start
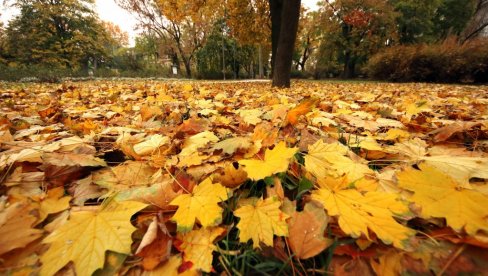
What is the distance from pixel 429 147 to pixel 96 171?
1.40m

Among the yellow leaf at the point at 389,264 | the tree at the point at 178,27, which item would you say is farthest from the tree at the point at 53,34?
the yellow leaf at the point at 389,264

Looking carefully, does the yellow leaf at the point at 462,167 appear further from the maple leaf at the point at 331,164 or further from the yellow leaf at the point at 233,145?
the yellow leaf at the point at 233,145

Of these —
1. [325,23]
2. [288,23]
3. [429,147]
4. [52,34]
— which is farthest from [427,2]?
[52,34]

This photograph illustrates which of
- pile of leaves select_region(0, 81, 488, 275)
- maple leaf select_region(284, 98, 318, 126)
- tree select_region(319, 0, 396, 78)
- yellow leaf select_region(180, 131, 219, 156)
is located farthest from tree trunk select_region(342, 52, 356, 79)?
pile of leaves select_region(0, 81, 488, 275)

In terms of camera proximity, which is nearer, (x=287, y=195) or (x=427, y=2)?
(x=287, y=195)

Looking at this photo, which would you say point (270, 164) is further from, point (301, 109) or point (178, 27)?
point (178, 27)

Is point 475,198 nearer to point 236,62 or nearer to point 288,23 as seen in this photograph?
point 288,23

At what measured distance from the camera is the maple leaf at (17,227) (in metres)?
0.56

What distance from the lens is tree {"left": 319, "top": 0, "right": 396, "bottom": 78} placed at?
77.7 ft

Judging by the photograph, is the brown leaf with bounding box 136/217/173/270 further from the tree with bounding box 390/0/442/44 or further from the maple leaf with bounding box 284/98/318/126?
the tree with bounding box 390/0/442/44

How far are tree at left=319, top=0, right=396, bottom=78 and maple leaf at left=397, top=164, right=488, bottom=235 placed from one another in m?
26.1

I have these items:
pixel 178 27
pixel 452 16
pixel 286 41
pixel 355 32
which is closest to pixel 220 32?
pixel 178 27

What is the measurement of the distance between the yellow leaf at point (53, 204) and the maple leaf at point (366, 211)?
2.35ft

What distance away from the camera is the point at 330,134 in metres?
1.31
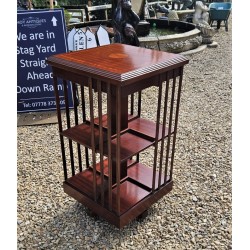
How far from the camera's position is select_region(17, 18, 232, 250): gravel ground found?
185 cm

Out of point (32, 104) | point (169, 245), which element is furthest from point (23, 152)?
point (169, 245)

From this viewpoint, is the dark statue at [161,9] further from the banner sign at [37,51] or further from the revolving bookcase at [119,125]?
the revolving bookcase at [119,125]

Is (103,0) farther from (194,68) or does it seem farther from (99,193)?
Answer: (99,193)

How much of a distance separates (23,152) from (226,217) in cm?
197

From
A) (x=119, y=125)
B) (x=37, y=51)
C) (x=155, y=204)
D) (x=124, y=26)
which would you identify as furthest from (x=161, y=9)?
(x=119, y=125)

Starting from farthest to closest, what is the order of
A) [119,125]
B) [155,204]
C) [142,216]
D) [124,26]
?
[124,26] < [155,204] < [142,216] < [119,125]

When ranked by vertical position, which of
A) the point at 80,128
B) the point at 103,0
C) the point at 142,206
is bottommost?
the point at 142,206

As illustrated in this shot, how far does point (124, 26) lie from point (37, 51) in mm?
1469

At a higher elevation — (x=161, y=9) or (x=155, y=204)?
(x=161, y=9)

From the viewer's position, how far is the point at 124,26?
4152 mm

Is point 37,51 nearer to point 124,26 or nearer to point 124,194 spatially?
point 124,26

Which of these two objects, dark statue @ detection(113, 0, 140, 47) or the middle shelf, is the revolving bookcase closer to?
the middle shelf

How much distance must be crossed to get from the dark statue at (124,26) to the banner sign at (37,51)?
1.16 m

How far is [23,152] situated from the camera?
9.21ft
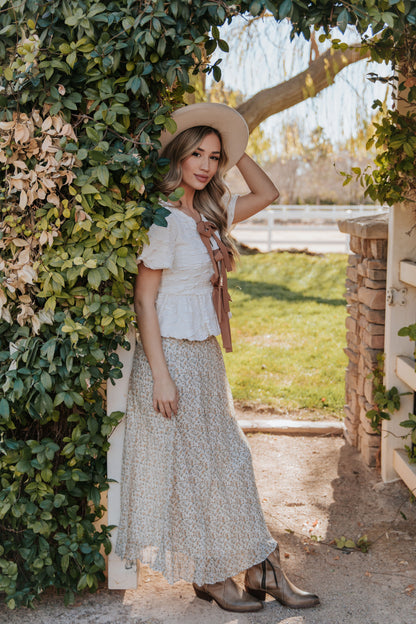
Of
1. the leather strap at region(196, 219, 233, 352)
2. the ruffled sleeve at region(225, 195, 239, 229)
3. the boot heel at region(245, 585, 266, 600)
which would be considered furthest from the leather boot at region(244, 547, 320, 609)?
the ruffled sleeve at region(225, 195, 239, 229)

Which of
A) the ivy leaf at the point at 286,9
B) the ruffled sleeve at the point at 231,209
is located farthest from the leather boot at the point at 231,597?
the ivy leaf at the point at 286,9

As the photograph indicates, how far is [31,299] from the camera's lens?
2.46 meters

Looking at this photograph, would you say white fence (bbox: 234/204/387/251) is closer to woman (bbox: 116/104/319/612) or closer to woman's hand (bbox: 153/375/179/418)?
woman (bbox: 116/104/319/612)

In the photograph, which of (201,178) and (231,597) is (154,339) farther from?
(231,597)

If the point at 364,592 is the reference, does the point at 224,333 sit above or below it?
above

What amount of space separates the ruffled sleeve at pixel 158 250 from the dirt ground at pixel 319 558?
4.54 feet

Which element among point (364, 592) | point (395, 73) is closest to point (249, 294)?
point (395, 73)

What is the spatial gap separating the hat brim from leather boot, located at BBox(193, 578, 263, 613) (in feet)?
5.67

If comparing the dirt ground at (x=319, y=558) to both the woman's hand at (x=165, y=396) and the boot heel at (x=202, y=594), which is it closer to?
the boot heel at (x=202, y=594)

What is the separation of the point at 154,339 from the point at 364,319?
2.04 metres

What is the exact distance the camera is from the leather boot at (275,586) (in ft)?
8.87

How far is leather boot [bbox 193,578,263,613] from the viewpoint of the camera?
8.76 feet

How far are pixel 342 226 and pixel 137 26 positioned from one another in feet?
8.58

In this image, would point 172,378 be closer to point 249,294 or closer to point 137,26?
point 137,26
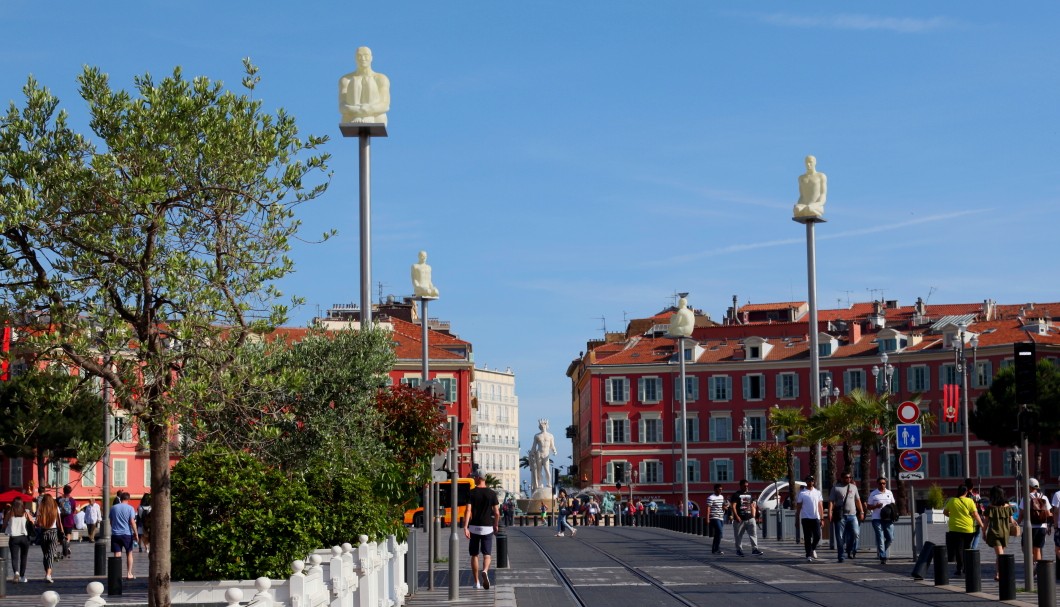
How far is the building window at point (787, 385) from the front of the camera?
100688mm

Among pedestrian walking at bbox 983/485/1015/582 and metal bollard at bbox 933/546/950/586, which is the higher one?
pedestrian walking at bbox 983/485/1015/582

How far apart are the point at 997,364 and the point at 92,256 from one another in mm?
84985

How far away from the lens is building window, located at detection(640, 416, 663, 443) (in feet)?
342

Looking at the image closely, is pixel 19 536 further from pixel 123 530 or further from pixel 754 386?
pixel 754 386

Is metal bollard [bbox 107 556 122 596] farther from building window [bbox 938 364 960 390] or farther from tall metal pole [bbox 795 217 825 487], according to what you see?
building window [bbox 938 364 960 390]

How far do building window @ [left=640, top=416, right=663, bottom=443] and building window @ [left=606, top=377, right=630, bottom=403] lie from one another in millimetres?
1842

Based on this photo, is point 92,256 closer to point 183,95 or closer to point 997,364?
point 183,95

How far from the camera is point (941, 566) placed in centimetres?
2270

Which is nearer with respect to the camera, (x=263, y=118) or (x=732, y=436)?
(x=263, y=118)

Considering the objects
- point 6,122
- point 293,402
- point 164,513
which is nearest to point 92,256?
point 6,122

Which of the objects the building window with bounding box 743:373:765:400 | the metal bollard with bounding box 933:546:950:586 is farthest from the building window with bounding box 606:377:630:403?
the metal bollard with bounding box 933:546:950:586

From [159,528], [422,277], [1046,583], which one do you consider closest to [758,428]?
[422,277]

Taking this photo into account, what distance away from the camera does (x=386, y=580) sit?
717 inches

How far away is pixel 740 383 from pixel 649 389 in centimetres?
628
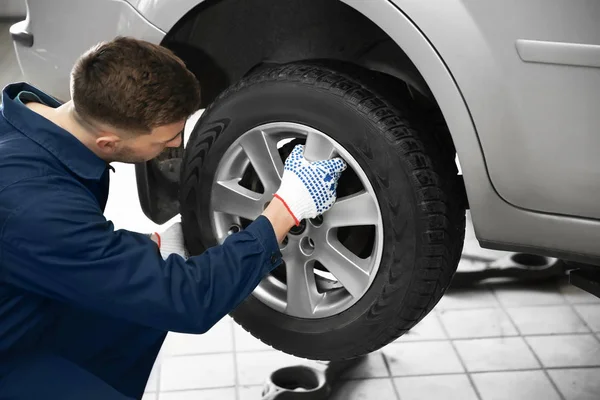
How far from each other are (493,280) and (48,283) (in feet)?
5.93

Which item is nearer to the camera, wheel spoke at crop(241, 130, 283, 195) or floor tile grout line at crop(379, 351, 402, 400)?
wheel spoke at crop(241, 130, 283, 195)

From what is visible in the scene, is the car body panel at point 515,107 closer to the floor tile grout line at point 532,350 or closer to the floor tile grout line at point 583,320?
end
**THE REQUEST:** Reproduce the entire listing above word for word, leaving out the pictures.

**CORRECT ANSWER:**
What is the distance from pixel 429 147 to pixel 96 171?
1.40m

Among the yellow leaf at the point at 389,264 | the tree at the point at 178,27, which item would you say is farthest from the tree at the point at 53,34?
the yellow leaf at the point at 389,264

Looking carefully, does the yellow leaf at the point at 462,167 appear further from the maple leaf at the point at 331,164 or further from the yellow leaf at the point at 233,145?
the yellow leaf at the point at 233,145

Of these —
1. [325,23]
2. [288,23]
3. [429,147]
4. [52,34]
— which is farthest from [427,2]?
[52,34]

This photograph illustrates which of
- pile of leaves select_region(0, 81, 488, 275)
- maple leaf select_region(284, 98, 318, 126)
- tree select_region(319, 0, 396, 78)
- yellow leaf select_region(180, 131, 219, 156)
is located farthest from tree trunk select_region(342, 52, 356, 79)?
pile of leaves select_region(0, 81, 488, 275)

In terms of camera proximity, which is nearer, (x=287, y=195) or (x=427, y=2)?
(x=287, y=195)

Looking at this photo, which would you say point (270, 164) is further from, point (301, 109) or point (178, 27)?
point (178, 27)

Is point 475,198 nearer to point 236,62 or nearer to point 288,23 as seen in this photograph?
point 288,23

At what measured distance from the camera is the maple leaf at (17,227) (in metres)?
0.56

What distance from the lens is tree {"left": 319, "top": 0, "right": 396, "bottom": 78} placed at?
77.7 ft

Judging by the photograph, is the brown leaf with bounding box 136/217/173/270 further from the tree with bounding box 390/0/442/44 or further from the maple leaf with bounding box 284/98/318/126?
the tree with bounding box 390/0/442/44

How far are tree at left=319, top=0, right=396, bottom=78 and maple leaf at left=397, top=164, right=488, bottom=235 placed from one another in m?
26.1

I have these items:
pixel 178 27
pixel 452 16
pixel 286 41
pixel 355 32
which is closest to pixel 220 32?
pixel 178 27

What is the measurement of the distance between the yellow leaf at point (53, 204) and the maple leaf at point (366, 211)?
2.35ft

What distance away from the camera is the point at 330,134 in metres?
1.31
How far from the camera's position is select_region(17, 18, 232, 250): gravel ground found?
185 cm

Out of point (32, 104) | point (169, 245), which element is furthest from point (23, 152)?
point (169, 245)

From this viewpoint, is the dark statue at [161,9] further from the banner sign at [37,51] or further from the revolving bookcase at [119,125]?
the revolving bookcase at [119,125]

Is (103,0) farther from (194,68) or does it seem farther from (99,193)?
Answer: (99,193)

How much of a distance separates (23,152) from (226,217) in cm?
197

From
A) (x=119, y=125)
B) (x=37, y=51)
C) (x=155, y=204)
D) (x=124, y=26)
which would you identify as furthest from (x=161, y=9)?
(x=119, y=125)

Starting from farthest to closest, what is the order of
A) [119,125]
B) [155,204]
C) [142,216]
D) [124,26]
?
[124,26] < [155,204] < [142,216] < [119,125]

When ranked by vertical position, which of
A) the point at 80,128
B) the point at 103,0
C) the point at 142,206
is bottommost?
the point at 142,206

As illustrated in this shot, how far does point (124, 26) lie from point (37, 51) in mm?
1469

At a higher elevation — (x=161, y=9) or (x=155, y=204)?
(x=161, y=9)

From the viewer's position, how far is the point at 124,26?
4152 mm

Is point 37,51 nearer to point 124,26 or nearer to point 124,194 spatially?
point 124,26

Which of these two objects, dark statue @ detection(113, 0, 140, 47) or the middle shelf, is the revolving bookcase closer to?
the middle shelf

How much distance must be crossed to get from the dark statue at (124,26) to the banner sign at (37,51)?
1.16 m

How far is [23,152] situated from the camera?
9.21ft
Of
1. the leather strap at region(196, 219, 233, 352)
2. the ruffled sleeve at region(225, 195, 239, 229)
3. the boot heel at region(245, 585, 266, 600)
which would be considered furthest from the leather boot at region(244, 547, 320, 609)?
the ruffled sleeve at region(225, 195, 239, 229)

Which of
A) the ivy leaf at the point at 286,9
B) the ruffled sleeve at the point at 231,209
is located farthest from the leather boot at the point at 231,597?
the ivy leaf at the point at 286,9

As the photograph indicates, how far is [31,299] from the camera's lens?
2.46 meters

Looking at this photograph, would you say white fence (bbox: 234/204/387/251) is closer to woman (bbox: 116/104/319/612) or closer to woman's hand (bbox: 153/375/179/418)?
woman (bbox: 116/104/319/612)

In the photograph, which of (201,178) and (231,597) is (154,339) farther from?
(231,597)

If the point at 364,592 is the reference, does the point at 224,333 sit above or below it?
above

What amount of space separates the ruffled sleeve at pixel 158 250 from the dirt ground at pixel 319 558?
4.54 feet

Which element among point (364, 592) | point (395, 73) is closest to point (249, 294)?
point (395, 73)

What is the spatial gap separating the hat brim from leather boot, located at BBox(193, 578, 263, 613) (in feet)?
5.67

If comparing the dirt ground at (x=319, y=558) to both the woman's hand at (x=165, y=396) and the boot heel at (x=202, y=594), which is it closer to?
the boot heel at (x=202, y=594)

What is the separation of the point at 154,339 from the point at 364,319?
2.04 metres

What is the exact distance the camera is from the leather boot at (275,586) (in ft)?
8.87

How far is leather boot [bbox 193,578,263,613] from the viewpoint of the camera?
8.76 feet

How far are pixel 342 226 and pixel 137 26 positioned from one another in feet?
8.58

In this image, would point 172,378 be closer to point 249,294 or closer to point 137,26?
point 137,26
How far is the building window at point (787, 385) from the front of the camera?
100688mm

Among pedestrian walking at bbox 983/485/1015/582 and metal bollard at bbox 933/546/950/586, which is the higher one?
pedestrian walking at bbox 983/485/1015/582

How far apart are the point at 997,364 and the point at 92,256 from one another in mm?
84985

How far away from the lens is building window, located at detection(640, 416, 663, 443) (in feet)?
342

Looking at the image closely, is pixel 19 536 further from pixel 123 530 or further from pixel 754 386?
pixel 754 386

Is metal bollard [bbox 107 556 122 596] farther from building window [bbox 938 364 960 390] or farther from tall metal pole [bbox 795 217 825 487], according to what you see?
building window [bbox 938 364 960 390]

How far do building window @ [left=640, top=416, right=663, bottom=443] and building window @ [left=606, top=377, right=630, bottom=403] lie from one another in millimetres?
1842

Based on this photo, is point 92,256 closer to point 183,95 or closer to point 997,364?
point 183,95

How far from the camera is point (941, 566) placed in centimetres?
2270

Which is nearer with respect to the camera, (x=263, y=118) or (x=732, y=436)?
(x=263, y=118)

Considering the objects
- point 6,122
- point 293,402
- point 164,513
which is nearest to point 92,256?
point 6,122

Which of the objects the building window with bounding box 743:373:765:400 | the metal bollard with bounding box 933:546:950:586 is farthest from the building window with bounding box 606:377:630:403?
the metal bollard with bounding box 933:546:950:586

From [159,528], [422,277], [1046,583], which one do you consider closest to [758,428]?
[422,277]

Taking this photo into account, what distance away from the camera does (x=386, y=580) sit?
717 inches

How far away is pixel 740 383 from pixel 649 389 in centimetres?
628
How far from each other are (493,280) and (48,283) (in feet)?
5.93

Which item is nearer to the camera, wheel spoke at crop(241, 130, 283, 195) or floor tile grout line at crop(379, 351, 402, 400)?
wheel spoke at crop(241, 130, 283, 195)

From what is visible in the scene, is the car body panel at point 515,107 closer to the floor tile grout line at point 532,350 or closer to the floor tile grout line at point 583,320?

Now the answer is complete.